Your objective - In the records below, find the line that holds "WordPress マルチサイトを正しく削除する方法1". Restate it and every later line exactly, stopping at the end and skipping pictures.

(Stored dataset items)
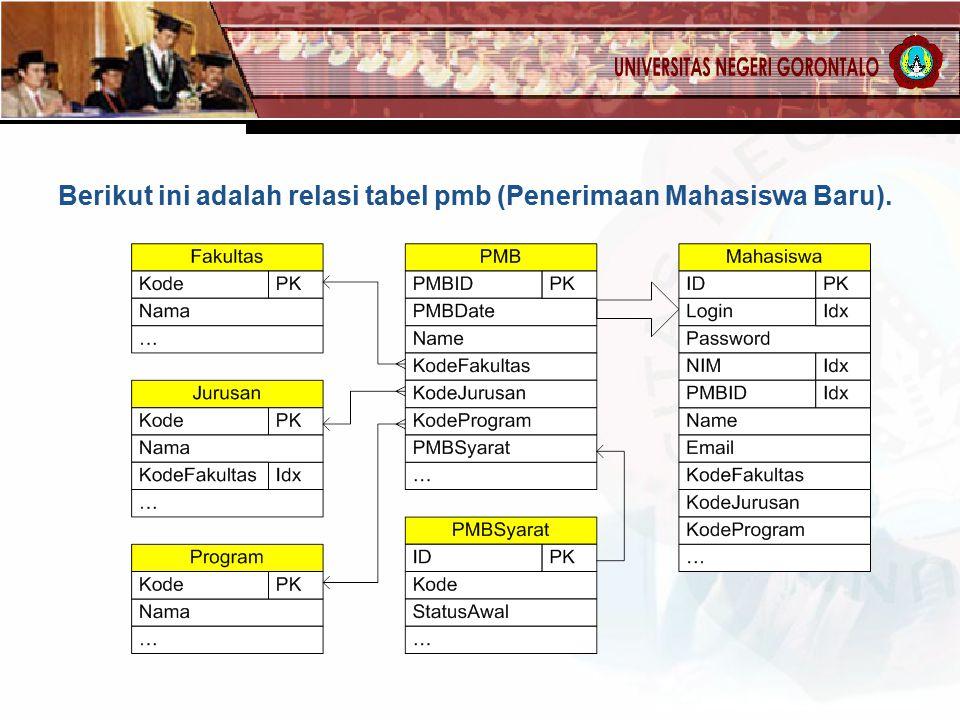 Berikut ini adalah relasi tabel pmb (Penerimaan Mahasiswa Baru).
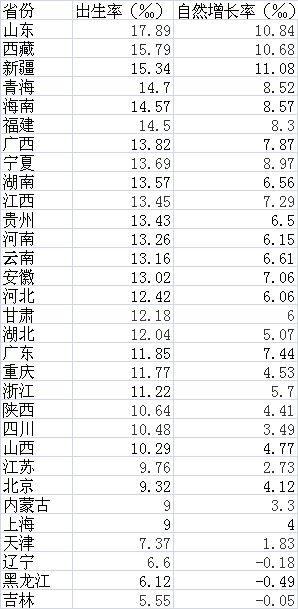 2016年各省份人口出生率和自然增长率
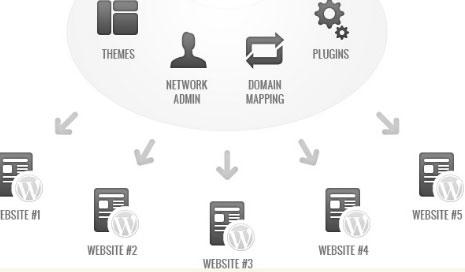 WordPress マルチサイトを正しく削除する方法1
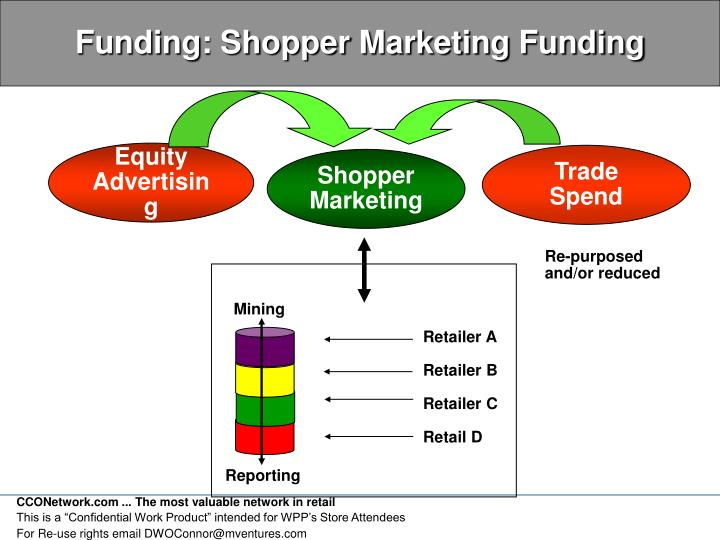 Funding: Shopper Marketing Funding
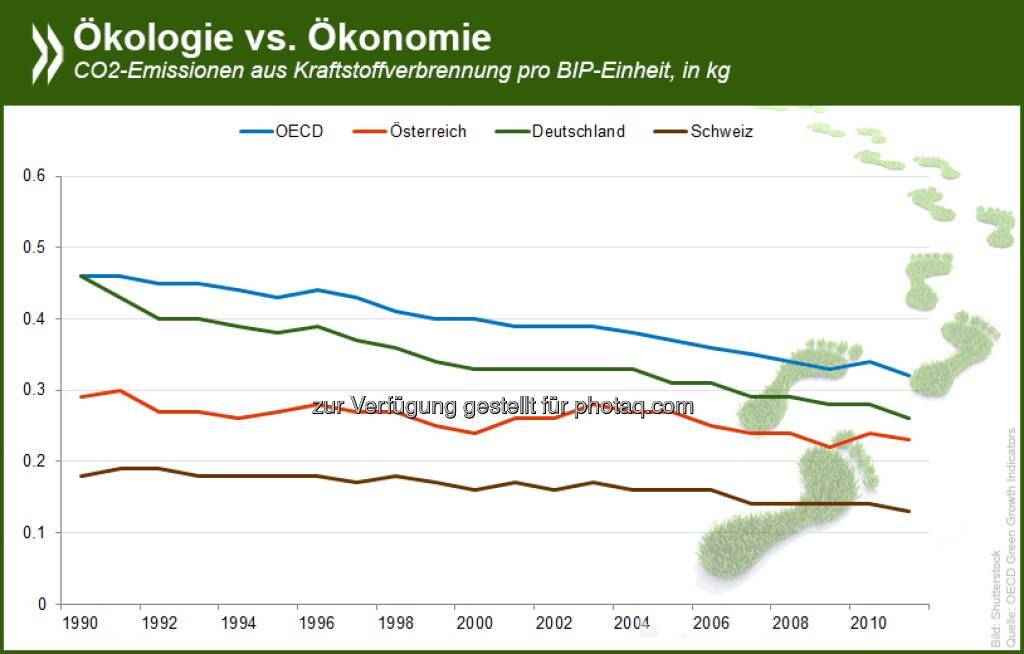 Schweizer Ökosystem: Auf ihre Wirtschaftsleistung bezogen stößt die Schweiz von allen OECD-Ländern am wenigsten CO2 aus. Auch pro Einwohner liegen die Emissionen nur etwa bei der Hälfte des OECD-Wertes.  Mehr Informationen zum Thema und Daten zu allen OECD-Ländern gibt es in unserer interaktiven Grafik: http://bit.ly/SSCUf5  Source: http://twitter.com/oecdstatistik, © OECD (13.06.2014)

Solution to this task -
 WordPress マルチサイトを正しく削除する方法1
 Funding: Shopper Marketing Funding
 Schweizer Ökosystem: Auf ihre Wirtschaftsleistung bezogen stößt die Schweiz von allen OECD-Ländern am wenigsten CO2 aus. Auch pro Einwohner liegen die Emissionen nur etwa bei der Hälfte des OECD-Wertes.  Mehr Informationen zum Thema und Daten zu allen OECD-Ländern gibt es in unserer interaktiven Grafik: http://bit.ly/SSCUf5  Source: http://twitter.com/oecdstatistik, © OECD (13.06.2014)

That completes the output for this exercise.